2. The Ultimate Fighter: You see what I'm doing here, right? Listen, I LOVE the show. It is still must watch TV for me. I have blogged episode recaps of several of the seasons and haven't missed an episode since I started watching. But the talent isn't as strong because real good UFC prospects go straight to the big show and what you get in TUF is about 14 1/2 guys that can't hack it in the UFC once the show is over. What's worse, is even the losers (I'm talking real losers, not finals losers) still get several fights in the UFC after the show is over. How does a guy who doesn't make it to the finals get a crack at a UFC event right after the show? What needs to happen is some sort of UFC Developmental League. Move the guys who don't win the show into that for a few fights against other TUF alumni and up and commer's. Make the glory of winning even more special by limiting the path to the UFC to only 1 or 2 guys from each season.

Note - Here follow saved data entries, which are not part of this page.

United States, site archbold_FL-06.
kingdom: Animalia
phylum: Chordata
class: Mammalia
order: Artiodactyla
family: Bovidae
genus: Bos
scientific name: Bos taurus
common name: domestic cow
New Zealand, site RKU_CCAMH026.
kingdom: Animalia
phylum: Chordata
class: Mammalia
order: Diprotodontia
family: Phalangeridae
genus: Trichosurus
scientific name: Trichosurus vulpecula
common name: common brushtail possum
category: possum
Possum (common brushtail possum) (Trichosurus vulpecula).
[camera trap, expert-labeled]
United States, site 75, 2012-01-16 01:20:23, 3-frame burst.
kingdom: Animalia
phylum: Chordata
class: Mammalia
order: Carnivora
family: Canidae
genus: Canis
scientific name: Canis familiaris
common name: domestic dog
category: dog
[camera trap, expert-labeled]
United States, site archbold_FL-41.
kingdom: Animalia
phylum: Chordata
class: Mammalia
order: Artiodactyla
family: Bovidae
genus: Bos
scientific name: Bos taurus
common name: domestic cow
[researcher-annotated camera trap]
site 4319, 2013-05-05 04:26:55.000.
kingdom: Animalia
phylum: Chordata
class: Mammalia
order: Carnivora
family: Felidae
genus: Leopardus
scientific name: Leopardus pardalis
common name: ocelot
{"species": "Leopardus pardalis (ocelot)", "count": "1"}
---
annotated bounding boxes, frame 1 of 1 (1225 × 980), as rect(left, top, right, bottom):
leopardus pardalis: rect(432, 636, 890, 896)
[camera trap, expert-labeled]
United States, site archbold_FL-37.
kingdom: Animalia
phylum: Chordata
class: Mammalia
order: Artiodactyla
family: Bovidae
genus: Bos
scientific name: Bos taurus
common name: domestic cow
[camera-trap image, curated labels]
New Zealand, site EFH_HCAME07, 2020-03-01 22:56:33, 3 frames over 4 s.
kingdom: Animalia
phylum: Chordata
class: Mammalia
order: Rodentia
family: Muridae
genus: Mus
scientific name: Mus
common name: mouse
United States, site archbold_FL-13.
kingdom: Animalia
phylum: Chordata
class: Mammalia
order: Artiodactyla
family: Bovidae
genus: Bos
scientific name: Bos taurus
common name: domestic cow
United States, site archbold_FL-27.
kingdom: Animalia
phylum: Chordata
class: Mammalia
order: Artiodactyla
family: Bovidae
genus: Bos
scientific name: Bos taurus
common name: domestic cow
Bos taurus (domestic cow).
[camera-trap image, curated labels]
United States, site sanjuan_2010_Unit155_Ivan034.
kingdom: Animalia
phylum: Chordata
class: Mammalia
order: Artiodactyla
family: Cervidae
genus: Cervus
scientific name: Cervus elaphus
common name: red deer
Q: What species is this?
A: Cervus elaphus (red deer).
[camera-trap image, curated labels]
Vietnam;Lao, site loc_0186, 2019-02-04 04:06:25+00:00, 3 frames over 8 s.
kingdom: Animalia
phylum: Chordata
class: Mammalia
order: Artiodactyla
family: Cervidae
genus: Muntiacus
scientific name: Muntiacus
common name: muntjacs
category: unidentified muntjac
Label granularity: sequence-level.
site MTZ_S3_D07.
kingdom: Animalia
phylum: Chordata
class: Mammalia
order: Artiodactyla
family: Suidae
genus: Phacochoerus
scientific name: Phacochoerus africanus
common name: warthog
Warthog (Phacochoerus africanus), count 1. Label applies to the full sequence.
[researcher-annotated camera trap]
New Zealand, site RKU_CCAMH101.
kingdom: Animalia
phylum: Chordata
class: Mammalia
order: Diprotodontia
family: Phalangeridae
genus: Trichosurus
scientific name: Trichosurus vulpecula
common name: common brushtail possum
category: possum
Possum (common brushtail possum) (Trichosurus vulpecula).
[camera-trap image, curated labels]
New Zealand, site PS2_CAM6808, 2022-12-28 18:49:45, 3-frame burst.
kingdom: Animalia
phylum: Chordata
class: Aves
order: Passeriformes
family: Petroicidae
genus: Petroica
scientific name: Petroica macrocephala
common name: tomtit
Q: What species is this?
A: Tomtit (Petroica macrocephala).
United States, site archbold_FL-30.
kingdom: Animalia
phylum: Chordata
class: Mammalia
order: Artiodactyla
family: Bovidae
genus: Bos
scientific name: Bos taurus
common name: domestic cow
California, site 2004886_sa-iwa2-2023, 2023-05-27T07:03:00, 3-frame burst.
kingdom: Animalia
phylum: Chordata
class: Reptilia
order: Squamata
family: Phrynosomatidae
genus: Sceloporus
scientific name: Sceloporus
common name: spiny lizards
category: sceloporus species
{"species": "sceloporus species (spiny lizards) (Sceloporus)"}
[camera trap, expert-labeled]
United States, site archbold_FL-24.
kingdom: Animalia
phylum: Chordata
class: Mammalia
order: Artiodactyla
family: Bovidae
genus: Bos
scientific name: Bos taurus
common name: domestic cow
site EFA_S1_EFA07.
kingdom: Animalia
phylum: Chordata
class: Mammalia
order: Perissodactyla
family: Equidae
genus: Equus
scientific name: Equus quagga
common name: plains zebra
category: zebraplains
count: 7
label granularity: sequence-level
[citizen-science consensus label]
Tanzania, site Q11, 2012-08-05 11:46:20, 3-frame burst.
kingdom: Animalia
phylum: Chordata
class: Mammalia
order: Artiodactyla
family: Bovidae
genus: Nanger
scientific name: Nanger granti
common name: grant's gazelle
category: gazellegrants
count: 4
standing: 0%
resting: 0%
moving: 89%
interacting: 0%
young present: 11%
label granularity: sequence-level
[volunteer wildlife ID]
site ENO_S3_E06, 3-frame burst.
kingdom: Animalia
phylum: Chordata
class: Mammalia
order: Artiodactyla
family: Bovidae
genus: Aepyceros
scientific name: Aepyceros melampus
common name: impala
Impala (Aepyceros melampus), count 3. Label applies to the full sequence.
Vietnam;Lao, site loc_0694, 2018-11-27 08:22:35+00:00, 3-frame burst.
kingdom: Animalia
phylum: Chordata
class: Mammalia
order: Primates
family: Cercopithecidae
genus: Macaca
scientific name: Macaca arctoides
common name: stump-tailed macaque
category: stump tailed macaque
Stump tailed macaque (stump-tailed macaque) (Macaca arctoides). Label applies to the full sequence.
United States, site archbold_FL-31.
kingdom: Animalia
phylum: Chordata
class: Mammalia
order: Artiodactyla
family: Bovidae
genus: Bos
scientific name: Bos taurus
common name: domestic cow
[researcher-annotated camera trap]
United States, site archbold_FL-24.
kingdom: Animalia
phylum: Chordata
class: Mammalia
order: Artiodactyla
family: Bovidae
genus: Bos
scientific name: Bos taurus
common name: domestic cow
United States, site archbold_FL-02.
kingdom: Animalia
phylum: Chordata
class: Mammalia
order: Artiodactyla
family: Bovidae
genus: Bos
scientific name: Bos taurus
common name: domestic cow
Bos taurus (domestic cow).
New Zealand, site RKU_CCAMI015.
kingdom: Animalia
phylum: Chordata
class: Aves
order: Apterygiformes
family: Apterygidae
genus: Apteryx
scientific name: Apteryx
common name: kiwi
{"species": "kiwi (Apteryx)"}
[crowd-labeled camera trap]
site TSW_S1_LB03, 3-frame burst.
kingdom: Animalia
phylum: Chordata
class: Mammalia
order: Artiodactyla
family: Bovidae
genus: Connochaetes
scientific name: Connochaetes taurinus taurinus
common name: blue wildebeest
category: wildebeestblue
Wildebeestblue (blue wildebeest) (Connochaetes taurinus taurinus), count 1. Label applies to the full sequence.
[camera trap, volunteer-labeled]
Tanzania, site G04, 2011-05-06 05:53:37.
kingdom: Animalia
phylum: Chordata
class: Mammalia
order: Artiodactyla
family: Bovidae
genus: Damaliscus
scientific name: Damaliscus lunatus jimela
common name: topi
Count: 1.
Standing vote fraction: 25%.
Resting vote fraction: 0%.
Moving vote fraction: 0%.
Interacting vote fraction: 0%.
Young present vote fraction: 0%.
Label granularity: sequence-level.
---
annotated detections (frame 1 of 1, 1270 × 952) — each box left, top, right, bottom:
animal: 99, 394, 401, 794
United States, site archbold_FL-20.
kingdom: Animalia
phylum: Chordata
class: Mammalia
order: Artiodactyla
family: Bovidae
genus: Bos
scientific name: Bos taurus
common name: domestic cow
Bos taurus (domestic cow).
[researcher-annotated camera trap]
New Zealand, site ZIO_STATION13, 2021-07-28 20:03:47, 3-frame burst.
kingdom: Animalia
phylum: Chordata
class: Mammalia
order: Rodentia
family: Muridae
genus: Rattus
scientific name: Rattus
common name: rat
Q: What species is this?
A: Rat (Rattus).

3. Clean Up the Sport: I'm talking here about the 500 lb gorilla in the room, the officiating. There has got to be more accountability with the refs and with the judges. I have seen way too many bad decisions and early and late stoppages with no repercussions other than a nasty tweet from you. Add 2 more judges to prevent fluke decisions. Clean up how the fights are scored so that takedowns don't trump damage. And please make every main card fight 5 rounds. 3 rounds is just not enough to decide who a top contender should be. These guys deserve a legit shot to showcase themselves. And outside of the rules and regs, clean up the management of fighters. Guys like Jon Jones have started to damage the sport. Not because he didn't take a fight with Sonnen on short notice, but because he isn't a UFC guy. He doesn't care about anything but Jon Jones. Same thing with Nick Diaz. There are guys like them in every sport, but started hitting them where it hurts with more suspensions.

2 comments:

  1. Worst article ever about the worst show ever. ufc is stupid, Ive never met anyone who likes that nonsense. Boxing is at heights ufc can never climb.